OFFSET
1,4
COMMENTS
Differs from the absolute values of A275994 the first time at index 60.
Consider the C(k)-summation process for divergent series: the series Sum((-1)^n*(n+1)^k) == 1 - 2^k + 3^k - 4^k + ..., summable C(1) to the value 1/2 for k = 0, is for each k >= 1 exactly summable C(k+1) to the sum s(k+1) = (2^(k+1)-1)*B(k+1)/ (k+1) and so a(n) = abs(numerator(s(2n))). - Benoit Cloitre, Apr 27 2002
(-1)^n*a(n+1) is the numerator of Euler(2n+1,1). - N. J. A. Sloane, Nov 10 2009 (a misprint corrected by Vladimir Shevelev, Sep 18 2017)
a(n) is the absolute value of the constant term of the Euler polynomial E_{2n-1} times the even part of 2n. - Peter Luschny, Nov 26 2010
From Vladimir Shevelev, Aug 31 2017: (Start)
Let E_m(x) = x^m + Sum_{odd k=1..m} e_k(m)*x^(m-k) be the Euler polynomial, let 2*n-1 <= m. Show that the expression c(m,n) = |e_(2*n-1)(m)|/binomial(m,2*n-1) does not depend on m and c(m,n) = a(n)/A006519(2*n). Indeed, by the formula in the Shevelev link |e_(2*n-1)(m)| = binomial(m,2*n-1)*(4^n-1)*B_(2*n)/n. On the other hand, by Cloitre's formula, we have a(n) = (4^n-1)*|B_(2*n)|*2^A001511(n) /n. Taking into account that 2^A001511 = A006519(2*n) we obtain the claimed equality. Since sign(e_k(n)) = (-1)^((k+1)/2), we have the following application of the sequence: e_k(n) = (-1)^((k+1)/2))*a((k+1)/2)*binomial(n,k)/A006519(k+1). (End)
REFERENCES
A. Fletcher, J. C. P. Miller, L. Rosenhead and L. J. Comrie, An Index of Mathematical Tables. Vols. 1 and 2, 2nd ed., Blackwell, Oxford and Addison-Wesley, Reading, MA, 1962, Vol. 1, p. 73.

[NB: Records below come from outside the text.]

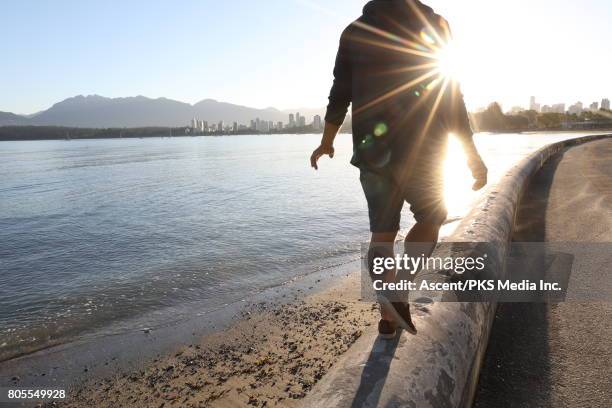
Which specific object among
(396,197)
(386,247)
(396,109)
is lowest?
(386,247)

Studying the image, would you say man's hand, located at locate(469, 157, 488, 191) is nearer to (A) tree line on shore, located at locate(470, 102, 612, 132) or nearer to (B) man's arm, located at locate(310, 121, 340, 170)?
(B) man's arm, located at locate(310, 121, 340, 170)

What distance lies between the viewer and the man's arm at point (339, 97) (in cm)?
271

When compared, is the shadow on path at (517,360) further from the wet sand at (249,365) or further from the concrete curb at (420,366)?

S. A. Joffe, Sums of like powers of natural numbers, Quart. J. Pure Appl. Math. 46 (1914), 33-51.
Konrad Knopp, Theory and application of infinite series, Divergent series, Dover, p. 479
L. Oettinger, Archiv. Math. Phys., 26 (1856), see esp. p. 5.

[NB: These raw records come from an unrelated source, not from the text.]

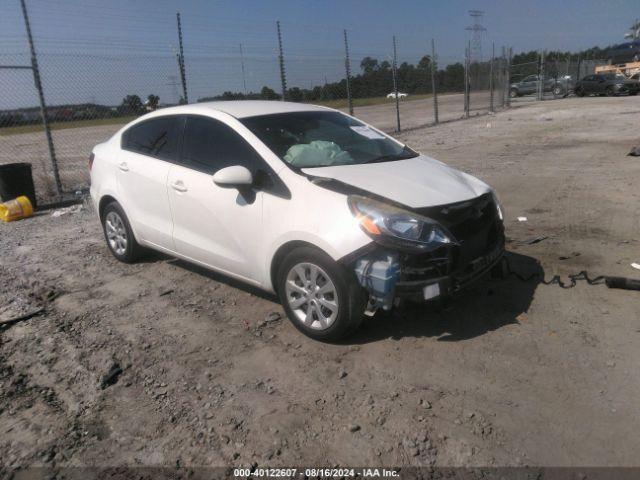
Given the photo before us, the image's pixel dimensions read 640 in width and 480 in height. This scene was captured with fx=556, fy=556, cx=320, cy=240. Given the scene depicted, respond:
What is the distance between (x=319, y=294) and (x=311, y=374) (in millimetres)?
560

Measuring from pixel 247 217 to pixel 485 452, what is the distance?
236 cm

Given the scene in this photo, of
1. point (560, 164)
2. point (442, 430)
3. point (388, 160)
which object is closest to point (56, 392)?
point (442, 430)

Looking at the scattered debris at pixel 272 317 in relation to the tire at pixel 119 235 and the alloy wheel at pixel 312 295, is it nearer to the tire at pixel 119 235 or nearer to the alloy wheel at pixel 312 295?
the alloy wheel at pixel 312 295

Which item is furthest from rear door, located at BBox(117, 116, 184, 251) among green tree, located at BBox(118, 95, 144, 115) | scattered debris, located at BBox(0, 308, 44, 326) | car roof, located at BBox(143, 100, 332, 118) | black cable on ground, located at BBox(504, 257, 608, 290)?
green tree, located at BBox(118, 95, 144, 115)

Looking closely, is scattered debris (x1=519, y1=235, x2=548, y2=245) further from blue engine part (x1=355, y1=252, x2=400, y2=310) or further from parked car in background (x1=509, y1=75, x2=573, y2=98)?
parked car in background (x1=509, y1=75, x2=573, y2=98)

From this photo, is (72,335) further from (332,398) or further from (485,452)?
(485,452)

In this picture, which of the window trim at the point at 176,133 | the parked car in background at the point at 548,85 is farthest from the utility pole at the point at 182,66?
the parked car in background at the point at 548,85

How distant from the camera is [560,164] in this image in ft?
34.8

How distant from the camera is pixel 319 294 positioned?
3.86m

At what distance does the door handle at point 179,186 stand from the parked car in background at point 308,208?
0.01 metres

N. J. A. Sloane, A Handbook of Integer Sequences, Academic Press, 1973 (includes this sequence).
N. J. A. Sloane and Simon Plouffe, The Encyclopedia of Integer Sequences, Academic Press, 1995 (includes this sequence).
LINKS
N. J. A. Sloane, Table of n, a(n) for n = 1..300
H. Cohn, Some elementary aspects of modular functions in several variables, Bull. Am. Math. Soc., Sept. 1965, 681ff, esp. p. 688.
Ren Guan, K_0 groups of noncommutative R^2n, arXiv:2208.06253 [math.RA], 2022. See p. 22.

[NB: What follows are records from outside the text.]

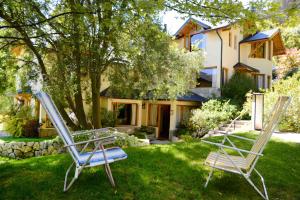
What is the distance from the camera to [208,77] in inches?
910

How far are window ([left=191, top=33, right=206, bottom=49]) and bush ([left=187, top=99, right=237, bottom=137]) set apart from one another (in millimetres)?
5518

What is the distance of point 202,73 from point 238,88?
12.5 ft

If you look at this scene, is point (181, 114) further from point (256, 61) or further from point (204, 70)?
point (256, 61)

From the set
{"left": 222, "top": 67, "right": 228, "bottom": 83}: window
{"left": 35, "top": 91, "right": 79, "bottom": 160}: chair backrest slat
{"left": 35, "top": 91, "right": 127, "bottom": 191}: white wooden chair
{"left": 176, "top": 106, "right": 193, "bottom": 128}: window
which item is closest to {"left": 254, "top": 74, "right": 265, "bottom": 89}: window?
{"left": 222, "top": 67, "right": 228, "bottom": 83}: window

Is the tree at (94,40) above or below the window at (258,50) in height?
below

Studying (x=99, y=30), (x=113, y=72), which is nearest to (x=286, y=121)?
(x=113, y=72)

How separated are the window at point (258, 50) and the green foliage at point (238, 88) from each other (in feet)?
13.7

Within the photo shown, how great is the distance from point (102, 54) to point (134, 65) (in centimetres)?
217

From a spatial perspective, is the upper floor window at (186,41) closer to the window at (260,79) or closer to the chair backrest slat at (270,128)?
the window at (260,79)

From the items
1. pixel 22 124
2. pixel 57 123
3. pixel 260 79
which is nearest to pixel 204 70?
pixel 260 79

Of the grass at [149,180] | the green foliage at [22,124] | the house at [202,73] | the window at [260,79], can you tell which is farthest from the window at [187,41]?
the grass at [149,180]

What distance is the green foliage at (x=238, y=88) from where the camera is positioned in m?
20.4

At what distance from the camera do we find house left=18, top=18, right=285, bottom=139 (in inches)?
826

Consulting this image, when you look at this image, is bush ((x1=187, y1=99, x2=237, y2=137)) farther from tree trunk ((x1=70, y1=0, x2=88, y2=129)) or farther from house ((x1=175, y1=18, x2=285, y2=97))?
tree trunk ((x1=70, y1=0, x2=88, y2=129))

S. A. Joffe, Sums of like powers of natural numbers, Quart. J. Pure Appl. Math. 46 (1914), 33-51. [Annotated scanned copy of pages 38-51 only, plus notes]
Konrad Knopp, Theorie und Anwendung der unendlichen Reihen, Berlin, J. Springer, 1922. (Original german edition of "Theory and Application of Infinite Series")
Vladimir Shevelev, On a Luschny question, arXiv:1708.08096 [math.NT], 2017.
FORMULA
a(n) = (-1)^n/n*(1 - 4^n)*B(2*n)*2^A001511(n) where B(k) denotes the k-th Bernoulli number. - Benoit Cloitre, Dec 30 2003
This is different from the sequence of numerators of the expansion of cosec(x) - cot(x) - see A089171.
From Johannes W. Meijer, May 24 2009: (Start)
a(n) = denominator(4*n/((2^(2*n)-1)*bernoulli(2*n))).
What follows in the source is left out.